- Born: Maria Asterblum 30 October 1897 Warsaw
- Died: 15 July 2009 (aged 111) Tel Aviv
- Other name: Maria Proner
- Education: University of Warsaw
- Occupations: doctor of physics, pedagogist
- Employer: University of Warsaw Medical Academy of Warsaw House for Chronically Ill Children in Warsaw
- Spouse: Mieczysław Proner
- Children: 1

= Maria Pogonowska =

Polish-Israeli scientist

Maria Pogonowska (מריה פוגונובסקה; 30 October 1897 – 15 July 2009) was a Polish-Israeli scientist of Jewish origin. She was a doctor of physics.

== Biography ==
Maria Asterblum was born in Warsaw. Her father was Maurycy, a lawyer and her mother Salomea. In 1915, she entered Warsaw University, which had newly opened after the Russians left Warsaw, to study physics. She was one of only four women admitted in the first year of studies. In 1924, she became the first doctor promoted by the Department of Physics; her doctoral advisor was Stefan Pieńkowski. She worked as a senior assistant at the Department of Experimental Physics at Warsaw University and has written several papers in the field of optical tests.

On 3 July 1927, she married Mieczysław Proner, doctor of pharmacy and Warsaw University lecturer. On 14 January 1929, their only daughter Janina was born. They continued their work at the Warsaw University until 1938. When World War II broke out, Mieczysław Proner was mobilized to the army and captured by the Soviets. In the spring of 1940, he was murdered in Kharkov.

After the establishment of the Warsaw Ghetto, Maria, at the urging of friends, remained with her daughter on the Aryan side. She received documents in the name Pogonowska, which she used for the rest of her life. She repeatedly changed her residence and made her living by trading in foodstuffs, cigarettes and soap. Her older sister and parents were sent to the Warsaw Ghetto, as well as the family of her husband. Pogonowska and her daughter were in the district of Ochota during the Warsaw Uprising. They were cast out of their apartment to the labor camp in Bunzlau (Bolesławiec), which the Soviet Army liberated in February 1945. At the time, they were unaware of Mieczysław Proner's death, who was omitted in the lists of the victims of Katyń massacre, disclosed by the Germans in 1943.

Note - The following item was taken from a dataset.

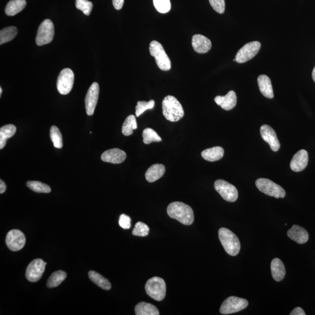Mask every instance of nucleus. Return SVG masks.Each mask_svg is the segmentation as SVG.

After the war, Pogonowska decided not to return to her scientific career, instead working for the House for Chronically Ill Children in Warsaw. She also contributed to the land acquisition for the orphanages house, and was active in its planning, construction and furnishing. She worked there until her retirement in 1962. During this time, she was unable to determine the fate of her husband. During retirement she remained active, taking care of her grandchildren and teaching classes at the Medical Academy of Warsaw.

In 1968 Pogonowska accompanied her daughter Janina and her family to Israel. Janina later became Professor of medical Microbiology at the Tel Aviv Medical University. Maria cared for her grandchildren and later great-grandchildren and, for a time, worked a job renting out rented Polish books. She went through a formal explanation of the circumstances of her husband's death in 1990 and in 1994 participated in a ceremony that planted thousands of trees near Jerusalem to symbolize the Katyń Woods. A piece written by her between 1995 and 2000 called Memoirs Warszawianka appeared on the pages of the Quarterly Jewish History in 2009. In 1980, at her request, Maria Palester was honored with the Righteous Among the Nations title. One of Pogonowska's great-grandchildren through Janina is mathematician Tomer Schlank.

On her 110th birthday, Pogonowska received congratulations from the presidents of Poland and Israel and from Irena Sendler. She died in Tel Aviv, Israel, on 15 July 2009, aged 111 years 258 days.

== Bibliography ==
- Jan Bohdan Gliński, Słownik biograficzny lekarzy i farmaceutów ofiar drugiej wojny światowej, tom I, Wydawnictwo Medyczne Urban & Partner, Wrocław 1997, p. 338–339 (mostly on Mieczysław Proner).
- Janina Goldhar, Maria Proner-Pogonowska z domu Asterblum. Od XIX do XXI wieku, w: Pisane miłością. Losy wdów katyńskich, tom III (ed. Andrzej Spanily), Gdyńska Oficyna Wydawnicza "ASP Rymsza", Gdynia 2003, p. 387–395.
- Maria Proner-Pogonowska, Wspomnienia warszawianki, w: "Kwartalnik Historii Żydów", 2009, nr 1 (229), p. 45–80.
- Jadwiga Rytlowa, Wspomnienie (1897–2009). Dr Maria Proner-Pogonowska, w: "Gazeta Wyborcza", 24 sierpnia 2009.
- Anna Maria Wolińska, Maria Pogonowska – świadek wieku, in: "Kombatant. Biuletyn Urzędu do spraw Kombatantów i Osób Represjonowanych", 2008, nr 4 (207), p. 24–25.